Rows from a spatial reasoning dataset -

============================================================

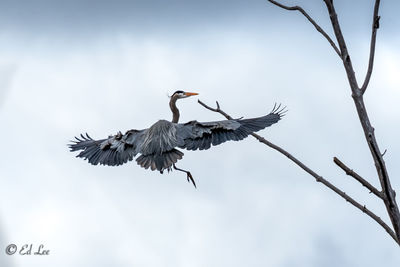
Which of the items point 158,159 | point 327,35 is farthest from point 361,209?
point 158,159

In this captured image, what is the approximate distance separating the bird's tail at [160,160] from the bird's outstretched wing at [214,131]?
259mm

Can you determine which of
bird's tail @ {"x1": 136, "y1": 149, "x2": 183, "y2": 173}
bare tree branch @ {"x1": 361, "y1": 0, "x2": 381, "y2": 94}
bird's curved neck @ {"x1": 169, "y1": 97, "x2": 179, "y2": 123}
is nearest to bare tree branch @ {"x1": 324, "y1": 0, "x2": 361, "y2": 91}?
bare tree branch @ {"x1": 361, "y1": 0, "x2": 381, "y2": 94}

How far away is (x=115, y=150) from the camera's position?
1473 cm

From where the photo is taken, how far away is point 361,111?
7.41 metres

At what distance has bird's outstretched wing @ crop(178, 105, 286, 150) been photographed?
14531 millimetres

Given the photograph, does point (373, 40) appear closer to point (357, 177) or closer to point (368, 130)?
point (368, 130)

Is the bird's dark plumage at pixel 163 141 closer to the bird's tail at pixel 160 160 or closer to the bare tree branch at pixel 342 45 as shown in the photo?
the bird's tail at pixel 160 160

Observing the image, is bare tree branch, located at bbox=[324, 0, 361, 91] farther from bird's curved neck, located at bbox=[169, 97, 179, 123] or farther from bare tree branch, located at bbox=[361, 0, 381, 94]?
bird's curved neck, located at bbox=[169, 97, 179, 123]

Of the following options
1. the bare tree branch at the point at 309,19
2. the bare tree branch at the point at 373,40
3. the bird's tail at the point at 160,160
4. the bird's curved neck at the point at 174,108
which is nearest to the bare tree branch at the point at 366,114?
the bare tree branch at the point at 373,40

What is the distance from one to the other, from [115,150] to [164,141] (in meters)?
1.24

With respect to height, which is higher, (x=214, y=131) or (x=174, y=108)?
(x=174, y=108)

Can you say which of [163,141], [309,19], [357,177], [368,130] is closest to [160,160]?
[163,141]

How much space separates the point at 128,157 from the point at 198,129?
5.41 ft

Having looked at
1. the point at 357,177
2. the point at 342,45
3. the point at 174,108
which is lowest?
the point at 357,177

============================================================

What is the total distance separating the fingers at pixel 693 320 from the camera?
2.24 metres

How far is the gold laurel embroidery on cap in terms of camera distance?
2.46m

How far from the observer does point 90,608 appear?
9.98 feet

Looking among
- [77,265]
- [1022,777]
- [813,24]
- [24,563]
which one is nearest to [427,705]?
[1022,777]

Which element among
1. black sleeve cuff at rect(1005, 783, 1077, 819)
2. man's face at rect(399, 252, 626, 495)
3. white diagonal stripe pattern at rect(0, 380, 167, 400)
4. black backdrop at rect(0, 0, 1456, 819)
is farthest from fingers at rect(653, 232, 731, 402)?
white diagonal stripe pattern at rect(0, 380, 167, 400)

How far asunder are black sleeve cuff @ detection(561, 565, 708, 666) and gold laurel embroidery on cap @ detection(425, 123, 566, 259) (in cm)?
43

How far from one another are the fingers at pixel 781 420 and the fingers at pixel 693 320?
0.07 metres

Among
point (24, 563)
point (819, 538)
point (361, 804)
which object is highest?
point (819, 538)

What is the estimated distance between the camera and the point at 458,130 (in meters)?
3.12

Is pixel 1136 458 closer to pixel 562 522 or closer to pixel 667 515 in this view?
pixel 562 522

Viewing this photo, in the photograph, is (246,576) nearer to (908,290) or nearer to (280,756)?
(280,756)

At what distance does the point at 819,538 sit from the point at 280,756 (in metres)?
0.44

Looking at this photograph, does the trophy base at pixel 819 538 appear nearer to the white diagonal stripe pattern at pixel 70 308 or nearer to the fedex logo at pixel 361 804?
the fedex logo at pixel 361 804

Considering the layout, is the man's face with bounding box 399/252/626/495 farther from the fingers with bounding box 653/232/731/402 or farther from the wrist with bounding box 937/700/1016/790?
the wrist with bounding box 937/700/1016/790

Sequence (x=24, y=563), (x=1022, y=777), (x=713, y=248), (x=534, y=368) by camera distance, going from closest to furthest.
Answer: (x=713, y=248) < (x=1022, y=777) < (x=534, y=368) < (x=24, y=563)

============================================================

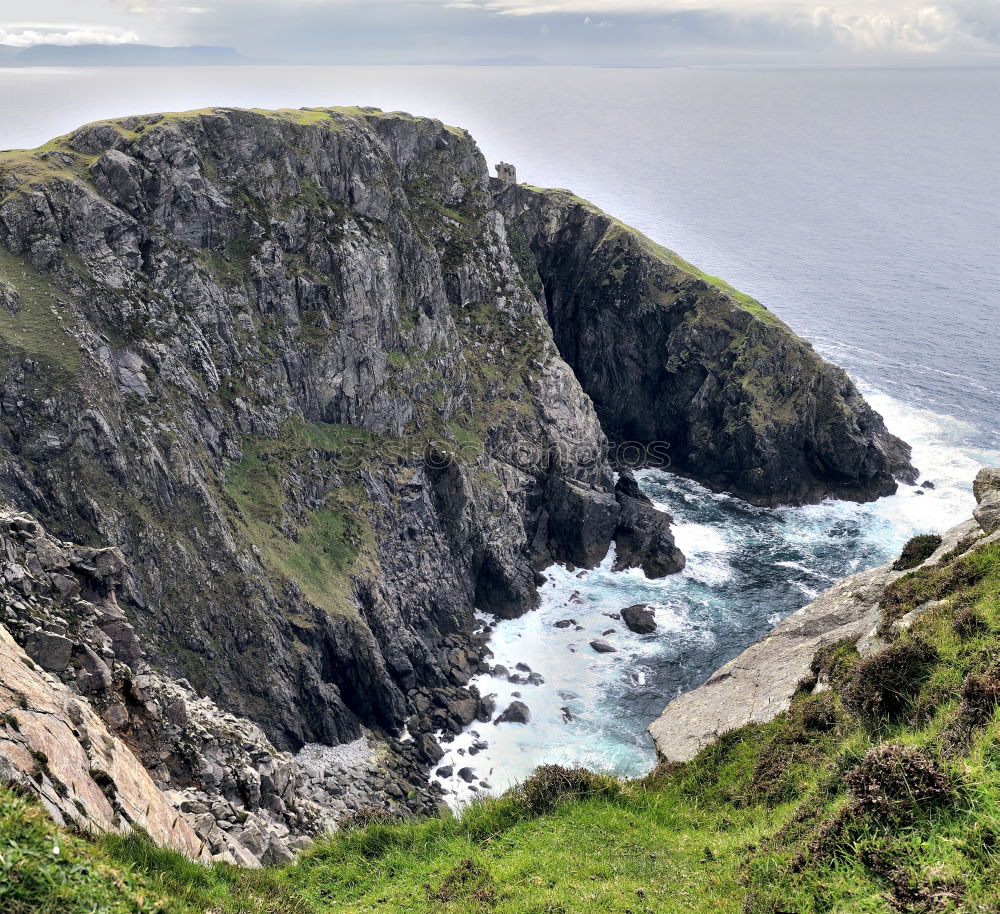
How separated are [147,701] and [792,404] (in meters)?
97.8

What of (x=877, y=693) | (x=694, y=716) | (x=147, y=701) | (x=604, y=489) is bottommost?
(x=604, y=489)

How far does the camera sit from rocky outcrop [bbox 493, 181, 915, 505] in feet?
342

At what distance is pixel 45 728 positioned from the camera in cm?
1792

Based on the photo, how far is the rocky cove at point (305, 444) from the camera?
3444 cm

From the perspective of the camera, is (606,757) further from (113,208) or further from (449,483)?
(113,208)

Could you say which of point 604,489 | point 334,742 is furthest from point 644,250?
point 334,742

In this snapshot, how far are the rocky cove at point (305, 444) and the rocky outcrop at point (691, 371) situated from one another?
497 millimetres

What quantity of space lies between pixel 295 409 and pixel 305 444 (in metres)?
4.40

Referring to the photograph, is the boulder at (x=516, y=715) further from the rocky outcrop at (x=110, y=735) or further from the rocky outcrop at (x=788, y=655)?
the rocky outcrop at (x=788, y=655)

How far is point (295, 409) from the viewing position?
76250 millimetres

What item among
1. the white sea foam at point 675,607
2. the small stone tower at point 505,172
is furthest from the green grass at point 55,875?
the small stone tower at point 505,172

============================================================

What is being asked -
Write out the lines of the data above. Begin at the line that has "closest to furthest." and stop after the line that has "Answer: (x=713, y=248)".

In response -
Sequence (x=24, y=563), (x=1022, y=777), (x=713, y=248), (x=534, y=368) by camera distance, going from closest to furthest.
Answer: (x=713, y=248) < (x=1022, y=777) < (x=534, y=368) < (x=24, y=563)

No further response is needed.